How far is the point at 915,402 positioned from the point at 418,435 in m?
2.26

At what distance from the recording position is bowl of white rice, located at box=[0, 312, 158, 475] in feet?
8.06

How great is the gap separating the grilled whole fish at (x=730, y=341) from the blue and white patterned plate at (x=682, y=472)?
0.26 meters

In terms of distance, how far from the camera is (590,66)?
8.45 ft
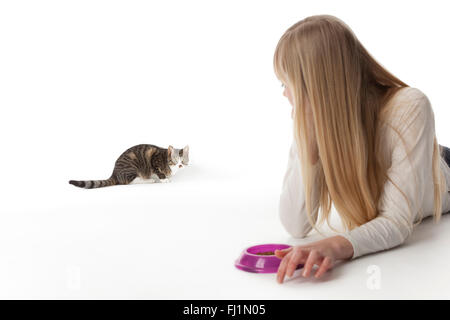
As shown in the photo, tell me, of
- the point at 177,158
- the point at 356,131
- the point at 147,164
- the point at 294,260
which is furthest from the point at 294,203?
the point at 147,164

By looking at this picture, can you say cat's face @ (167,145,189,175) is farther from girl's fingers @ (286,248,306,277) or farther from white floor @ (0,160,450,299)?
girl's fingers @ (286,248,306,277)

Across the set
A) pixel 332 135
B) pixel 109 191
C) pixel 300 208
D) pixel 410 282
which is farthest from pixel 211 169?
pixel 410 282

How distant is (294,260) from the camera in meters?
1.07

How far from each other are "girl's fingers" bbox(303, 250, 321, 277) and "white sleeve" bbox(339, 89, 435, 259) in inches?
7.2

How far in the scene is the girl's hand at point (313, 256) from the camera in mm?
1063

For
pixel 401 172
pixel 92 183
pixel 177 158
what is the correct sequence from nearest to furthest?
pixel 401 172 → pixel 92 183 → pixel 177 158

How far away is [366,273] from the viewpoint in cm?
112

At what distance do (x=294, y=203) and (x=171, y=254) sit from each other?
0.41 meters

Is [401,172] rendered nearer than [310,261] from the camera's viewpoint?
No

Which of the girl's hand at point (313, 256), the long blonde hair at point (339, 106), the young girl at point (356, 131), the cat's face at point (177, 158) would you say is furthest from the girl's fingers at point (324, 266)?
the cat's face at point (177, 158)

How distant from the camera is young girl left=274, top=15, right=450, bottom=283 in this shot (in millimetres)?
1261

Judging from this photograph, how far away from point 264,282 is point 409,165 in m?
0.52

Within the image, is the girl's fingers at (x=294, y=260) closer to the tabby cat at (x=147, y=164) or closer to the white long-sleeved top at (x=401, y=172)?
the white long-sleeved top at (x=401, y=172)

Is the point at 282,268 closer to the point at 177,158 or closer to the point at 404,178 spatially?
the point at 404,178
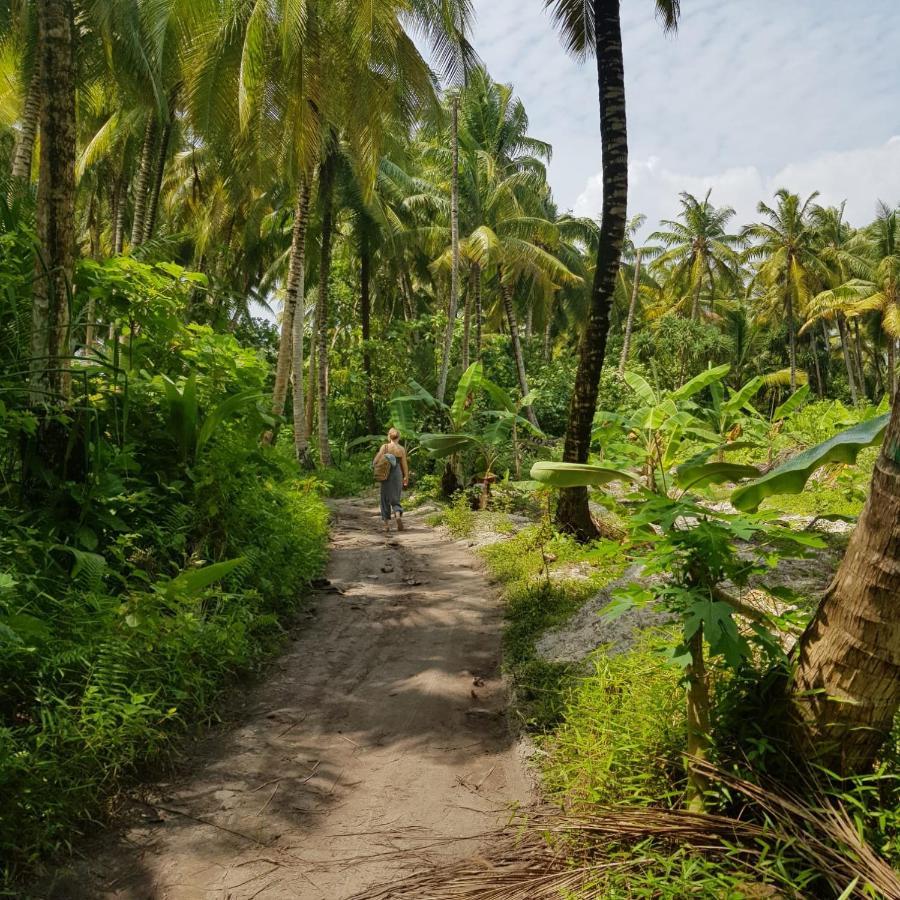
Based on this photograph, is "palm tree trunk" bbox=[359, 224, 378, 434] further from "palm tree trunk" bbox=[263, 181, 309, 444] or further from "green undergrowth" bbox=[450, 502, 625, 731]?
"green undergrowth" bbox=[450, 502, 625, 731]

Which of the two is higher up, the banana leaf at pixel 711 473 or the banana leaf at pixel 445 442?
the banana leaf at pixel 445 442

####

• Directive: Copy out the rows from the line containing "How far away is" through the end of the rows, with both ends included and nothing changed. Leave the pictures out.

• Solution for this problem:
How far away is [366,273] from the viewpoint in cm?
112

At what distance do (x=294, y=203) and (x=171, y=254) sit from each other?
0.41 meters

Is [401,172] rendered nearer than [310,261] from the camera's viewpoint?
No

Which of the girl's hand at point (313, 256), the long blonde hair at point (339, 106), the young girl at point (356, 131), the cat's face at point (177, 158) would you say is furthest from the girl's fingers at point (324, 266)?
the cat's face at point (177, 158)

How distant from the camera is young girl left=274, top=15, right=450, bottom=283 in this shot (in millimetres)?
1261

Judging from this photograph, how far away from point 264,282 is point 409,165 in m?
0.52

Within the image, is the girl's fingers at (x=294, y=260) closer to the tabby cat at (x=147, y=164) or closer to the white long-sleeved top at (x=401, y=172)?
the white long-sleeved top at (x=401, y=172)

Is the point at 282,268 closer to the point at 177,158 or closer to the point at 404,178 spatially?
the point at 404,178
Based on this photograph, is "palm tree trunk" bbox=[359, 224, 378, 434] further from "palm tree trunk" bbox=[263, 181, 309, 444] or further from "green undergrowth" bbox=[450, 502, 625, 731]?
"green undergrowth" bbox=[450, 502, 625, 731]

Which of the two is higher up, the banana leaf at pixel 711 473 or the banana leaf at pixel 445 442?
the banana leaf at pixel 445 442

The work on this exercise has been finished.